Но когда было предложено, чтобы я отправилась в школу, я не могла терпеливо выслушивать это средство ни единой секунды. Особенность моего воспитания полностью отделила меня от окружавших меня девочек, за исключением тех случаев, когда они играли в подвижные игры и я иногда выходила, чтобы присоединиться к ним. Я любила бурные физические упражнения, которые всегда успокаивали мои нервы. Но мне не удавалось сблизиться с ними дальше простых игр. Мало того, что я не была их школьной подругой, моя книжная жизнь и уединенные привычки придали холодной отчужденности всему моему облик и вуалировали манерувысокомерием, которое отталкивало все сердца. И все же, поскольку эта сдержанность была поверхностной и проистекала скорее от незнания, чем от заносчивости, она не вызывала глубокой неприязни. К тому же девочки полагали, что я действительно превосхожу их, и не ненавидели меня за то, что я это чувствовала, но они и не любили меня, и не желали видеть меня среди себя. По правде говоря, я и сама постепенно отказалась от подобных желаний, ибо они казались мне грубыми, утомительными и ребячливыми, как я им — скучной и странной. Этот опыт относился к более раннему времени, еще до того, как я была допущена к какой-либо истинной дружбе; но теперь, когда я была вознесена к жизни зрелых лет и именно в ту атмосферу европейской жизни, к которой прежде тяготела, мысль об отправке в школу наполняла меня отвращением.

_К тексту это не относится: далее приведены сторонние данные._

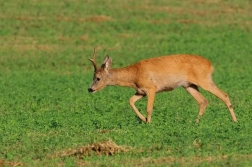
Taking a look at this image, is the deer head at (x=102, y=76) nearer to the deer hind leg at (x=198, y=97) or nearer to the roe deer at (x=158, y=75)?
the roe deer at (x=158, y=75)

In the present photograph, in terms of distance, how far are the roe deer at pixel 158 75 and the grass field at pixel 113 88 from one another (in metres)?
0.56

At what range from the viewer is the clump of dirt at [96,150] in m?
12.6

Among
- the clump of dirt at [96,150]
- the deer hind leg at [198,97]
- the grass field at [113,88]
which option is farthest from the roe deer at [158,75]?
the clump of dirt at [96,150]

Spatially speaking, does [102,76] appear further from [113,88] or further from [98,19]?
[98,19]

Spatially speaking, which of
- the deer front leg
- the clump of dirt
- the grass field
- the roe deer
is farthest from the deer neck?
the clump of dirt

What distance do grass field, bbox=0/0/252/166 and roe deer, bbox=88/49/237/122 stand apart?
22.1 inches

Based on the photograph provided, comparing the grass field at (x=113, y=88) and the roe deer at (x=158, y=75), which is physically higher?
the roe deer at (x=158, y=75)

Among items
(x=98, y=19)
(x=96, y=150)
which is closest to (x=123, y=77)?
(x=96, y=150)

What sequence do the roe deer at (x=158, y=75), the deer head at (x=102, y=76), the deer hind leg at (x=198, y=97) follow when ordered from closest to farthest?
the roe deer at (x=158, y=75), the deer head at (x=102, y=76), the deer hind leg at (x=198, y=97)

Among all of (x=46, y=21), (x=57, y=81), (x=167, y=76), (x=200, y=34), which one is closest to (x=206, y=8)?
(x=200, y=34)

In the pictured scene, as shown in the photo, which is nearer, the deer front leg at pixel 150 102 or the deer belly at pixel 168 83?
the deer front leg at pixel 150 102

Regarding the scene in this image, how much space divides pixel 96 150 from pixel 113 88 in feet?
34.1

И все же что я могла сказать отцу о таких чувствах? Я сопротивлялась изо всех сил, но напрасно. Он вообще не верил в медицинскую помощь и справедливо видел, что здесь для нее нет повода. Он думал, что мне нужна смена обстановки и побуждение к активности со стороны других детей. „Я держал тебя дома, — говорил он, — потому что находил такое удовольствие в том, чтобы обучать тебя самому, а кроме того, я знал, что ты будешь учиться быстрее с тем, кто так стремится тебе помочь. Но ты будешь учиться достаточно быстро, где бы ты ни находилась, и тебе следует больше общаться со сверстниками. Я верю, что скоро услышу, будто тебе лучше“.
ШКОЛЬНАЯ ЖИЗНЬ.
Школа, в которую была отправлена Маргарет, содержалась сестрами Прескотт в Гротоне, штат Массачусетс. И ее опыт там был описан ею самой с трогательной правдивостью в повести «Мариана»[A].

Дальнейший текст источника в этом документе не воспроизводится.